The Memory Palace
- eve8706
- 1 juil. 2019
- 2 min de lecture
"And I come to the fields and spacious palaces of my memory, where are the treasures of innumerable images, brought into it from things of all sorts perceived by the senses."
St Augustin, Confessions
"Please do not move. Take the time to imagine the movement with as many details as possible."
I can't count how many times I have heard this indication during Feldenkrais ATM classes.
I often imagine a microscopic pair of scissors running through my nervous system, thinning out the jungle of neuronal connections. They clear the path, as an internal preliminary work to create the mental representation for a more efficient and economic action.
Thinking about exercise strengthens your muscles, even if you don't move an inch. Mental imagery not only activates the same brain regions as the actual movement but also can speed up the learning of a new skill.
Mental imagery, mental practice, or visualisation is a technique that has been used by sports psychologists for years to improve athletic performance on the playing field. Many successful Olympic athletes, basketball players, golfers, tennis players and other sports people credit the technique for their competitive edge, mental awareness, well-being and confidence
Professional musicians commonly rehearse difficult parts of a musical passage by performing the piece of music in their mind. The mental rehearsal activates the same motor, somatosensory, auditory, and emotional circuits as playing the actual instrument.
Surprisingly, visualisation can even strengthen muscles. The visualising brain sends electrical signals to the muscles, which makes them stronger, even if you’re not moving.
Inspired by the writings of Saint Augustin, I pay a visit to the inner maze of my "Memory Palace", where kinaesthetic experience resonate, as a limitless phantom choreography.

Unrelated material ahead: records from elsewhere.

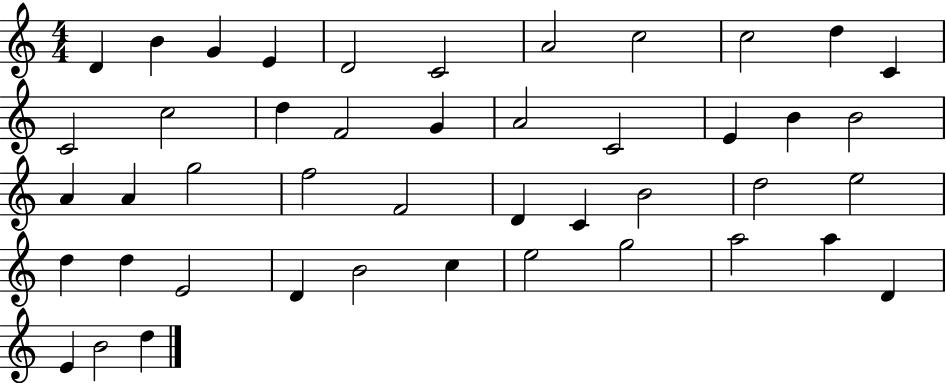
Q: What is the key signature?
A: C major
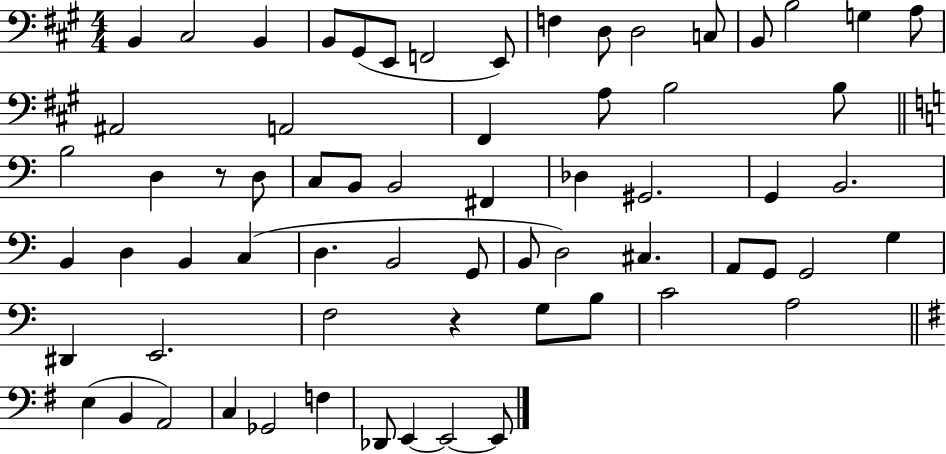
B2/q C#3/h B2/q B2/e G#2/e E2/e F2/h E2/e F3/q D3/e D3/h C3/e B2/e B3/h G3/q A3/e A#2/h A2/h F#2/q A3/e B3/h B3/e B3/h D3/q R/e D3/e C3/e B2/e B2/h F#2/q Db3/q G#2/h. G2/q B2/h. B2/q D3/q B2/q C3/q D3/q. B2/h G2/e B2/e D3/h C#3/q. A2/e G2/e G2/h G3/q D#2/q E2/h. F3/h R/q G3/e B3/e C4/h A3/h E3/q B2/q A2/h C3/q Gb2/h F3/q Db2/e E2/q E2/h E2/e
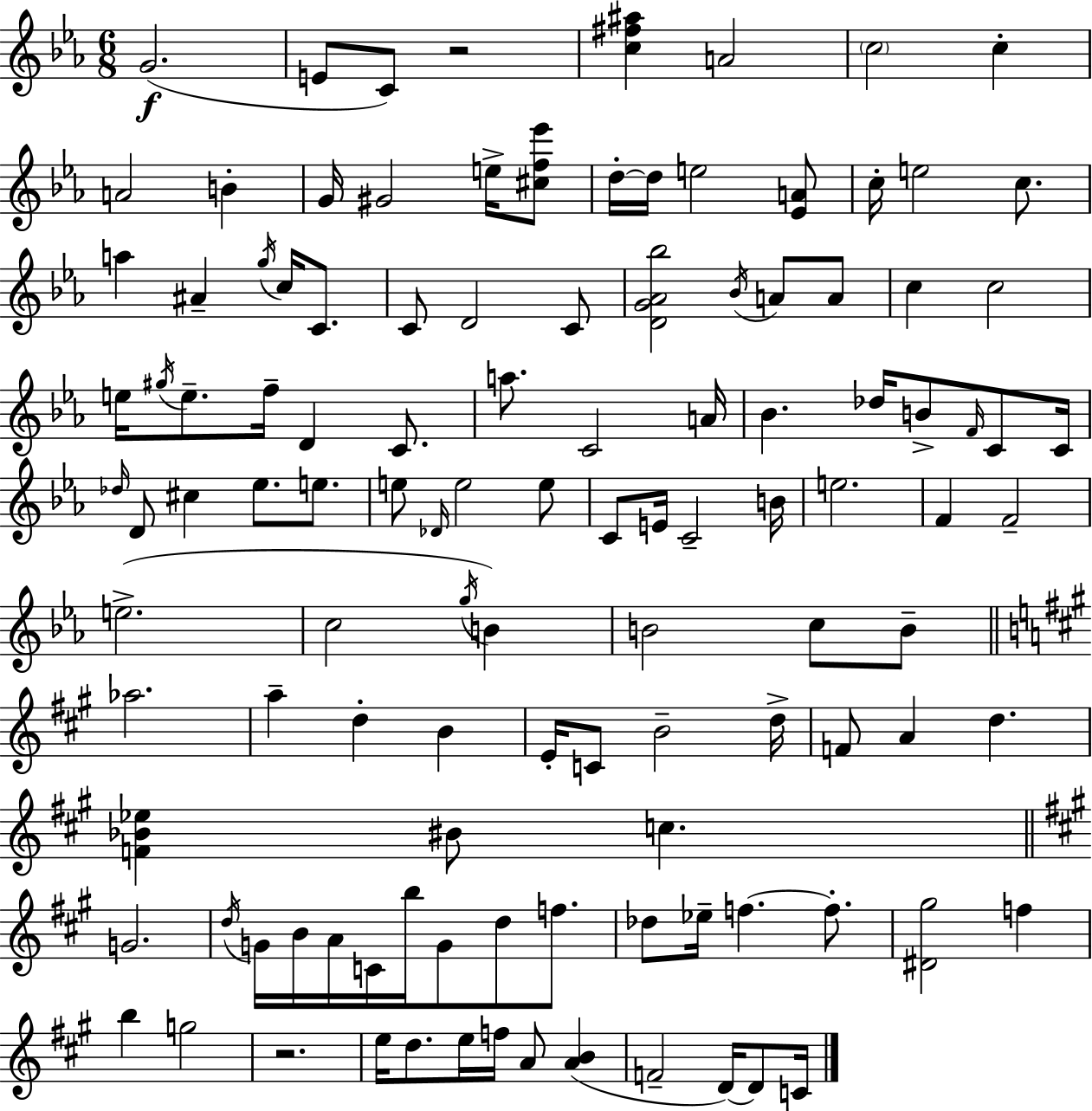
X:1
T:Untitled
M:6/8
L:1/4
K:Cm
G2 E/2 C/2 z2 [c^f^a] A2 c2 c A2 B G/4 ^G2 e/4 [^cf_e']/2 d/4 d/4 e2 [_EA]/2 c/4 e2 c/2 a ^A g/4 c/4 C/2 C/2 D2 C/2 [DG_A_b]2 _B/4 A/2 A/2 c c2 e/4 ^g/4 e/2 f/4 D C/2 a/2 C2 A/4 _B _d/4 B/2 F/4 C/2 C/4 _d/4 D/2 ^c _e/2 e/2 e/2 _D/4 e2 e/2 C/2 E/4 C2 B/4 e2 F F2 e2 c2 g/4 B B2 c/2 B/2 _a2 a d B E/4 C/2 B2 d/4 F/2 A d [F_B_e] ^B/2 c G2 d/4 G/4 B/4 A/4 C/4 b/4 G/2 d/2 f/2 _d/2 _e/4 f f/2 [^D^g]2 f b g2 z2 e/4 d/2 e/4 f/4 A/2 [AB] F2 D/4 D/2 C/4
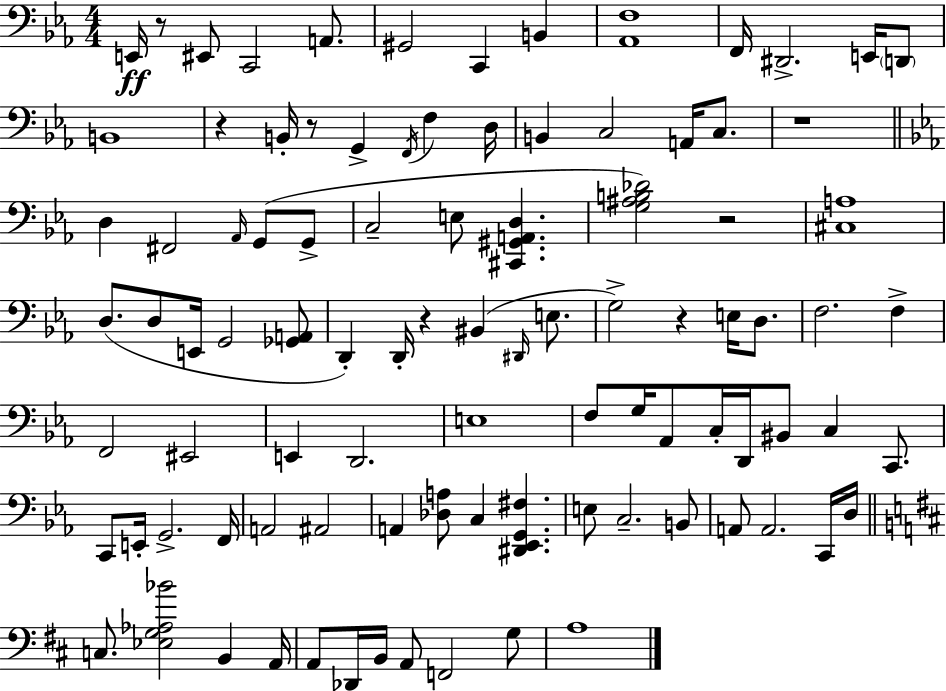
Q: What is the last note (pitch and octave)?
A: A3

"In the memory, all the various things are kept distinct and in their right categories, though each came into the memory by its own gate. By the eyes: light and all the colours and shapes of bodies; by the ears: all the kinds of sound; by the nose: all scents; by the mouth: all tastes. And by a sense that belongs to the whole body: what is hard and what is soft, what is hot or cold, rough or smooth, heavy or light, whether outside the body or inside. All these things, the vast recesses, the hidden and unsearchable caverns of memory receive and store up, to be available and brought to light when need arises."